=== TEXT ===
The first class representing the most abundant lipids of the outer membrane of So ce56 are the sphingolipids. Only two studies about sphingolipids in myxobacteria were reported earlier (36) in which 17-methyl-C₁₈-sphingosine (19:2) was described as the basic structure. The 9-methyl-sphingosine moiety has been unique to fungi and some marine invertebrates until now (37). Here, we report on the structure of the first sphingolipid with a 9-methyl-C₂₀-sphingosine (21:3 and 21:2) moiety discovered in bacteria. Zhang et al. (28) described the 21:2 structure as a lipid of Aspergillus niger with moderate antifungal activity. Interestingly, these sphingolipids were described as predominate mediators of development in fungi (38, 39, 40). Therefore, a similar function of 9-methyl-sphingosine in myxobacterial development could be postulated. Another interesting point is the headgroup 2-aminoethylphosphonate (AEP) of the phosphonosphingolipid, because it is a natural product containing a carbon-phosphorus bond. Such C-P compounds have found widespread use in medicine and agriculture (41), which underlies the great potential of myxobacteria as a wealth for natural bioactive compounds. Phosphonolipids are very rare in nature. They were only described in the sea anemone Metridium senile (42), the bacterium Bacteriovorax stolpii (43), and the protozoan Tetrahymena thermophila (44). Interestingly, phosphonosphingolipids of Bacteriovorax stolpii UKi2 show sensitivity to phospholipase C and resistance to phospholipase D (45). In this context, the close phylogenetic relationship of myxobacteria to Bacteriovorax has to be mentioned (5).
=== DATA RECORDS ===
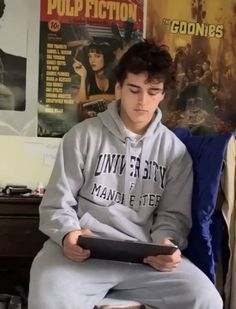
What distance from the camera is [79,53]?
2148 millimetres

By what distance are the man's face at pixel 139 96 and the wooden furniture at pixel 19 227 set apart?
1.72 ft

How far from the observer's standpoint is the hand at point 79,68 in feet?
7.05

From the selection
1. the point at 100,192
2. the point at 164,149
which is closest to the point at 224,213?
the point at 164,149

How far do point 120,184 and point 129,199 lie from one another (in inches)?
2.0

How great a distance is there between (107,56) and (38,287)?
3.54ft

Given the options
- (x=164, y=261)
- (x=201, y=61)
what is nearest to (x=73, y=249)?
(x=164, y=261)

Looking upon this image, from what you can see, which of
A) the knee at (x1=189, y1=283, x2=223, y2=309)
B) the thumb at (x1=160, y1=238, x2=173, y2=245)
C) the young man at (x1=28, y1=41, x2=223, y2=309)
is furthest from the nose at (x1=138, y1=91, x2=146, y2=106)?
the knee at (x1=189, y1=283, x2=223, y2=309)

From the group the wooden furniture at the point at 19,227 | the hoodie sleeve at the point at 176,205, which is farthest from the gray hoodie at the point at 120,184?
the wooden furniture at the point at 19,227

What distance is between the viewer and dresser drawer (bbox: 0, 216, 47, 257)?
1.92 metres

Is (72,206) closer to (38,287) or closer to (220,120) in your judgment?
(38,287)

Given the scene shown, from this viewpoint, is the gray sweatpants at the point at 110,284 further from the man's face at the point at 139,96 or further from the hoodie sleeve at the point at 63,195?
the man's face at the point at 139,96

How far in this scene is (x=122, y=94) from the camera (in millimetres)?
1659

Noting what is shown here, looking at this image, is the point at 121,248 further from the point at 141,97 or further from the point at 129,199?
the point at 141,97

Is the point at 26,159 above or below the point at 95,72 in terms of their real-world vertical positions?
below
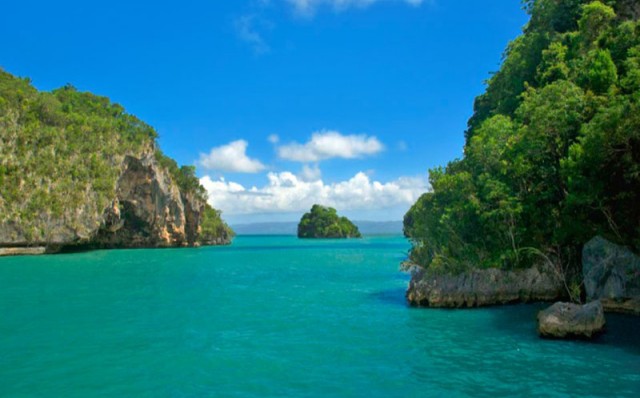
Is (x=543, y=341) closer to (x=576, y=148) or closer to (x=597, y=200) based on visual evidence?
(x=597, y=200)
===
=== DATA RECORDS ===
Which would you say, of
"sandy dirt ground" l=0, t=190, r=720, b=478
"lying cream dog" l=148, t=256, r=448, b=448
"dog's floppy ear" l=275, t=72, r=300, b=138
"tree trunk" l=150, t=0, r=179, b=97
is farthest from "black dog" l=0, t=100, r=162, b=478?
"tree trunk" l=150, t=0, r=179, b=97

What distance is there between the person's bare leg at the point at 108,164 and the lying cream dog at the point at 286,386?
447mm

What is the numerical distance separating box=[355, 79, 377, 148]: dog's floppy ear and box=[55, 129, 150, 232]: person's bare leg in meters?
===
(THE TASK):
Answer briefly from the text on So ce56 sphingolipids:
(a) What basic structure did the two earlier studies of myxobacterial sphingolipids describe?
(b) What headgroup does the phosphonosphingolipid carry?
(c) To which phospholipase are the phosphonosphingolipids of Bacteriovorax stolpii UKi2 resistant?
These records are independent material, unrelated to the text on So ce56 sphingolipids.

(FINISHED EXERCISE):
(a) 17-methyl-C₁₈-sphingosine (19:2)
(b) 2-aminoethylphosphonate (AEP)
(c) Phospholipase D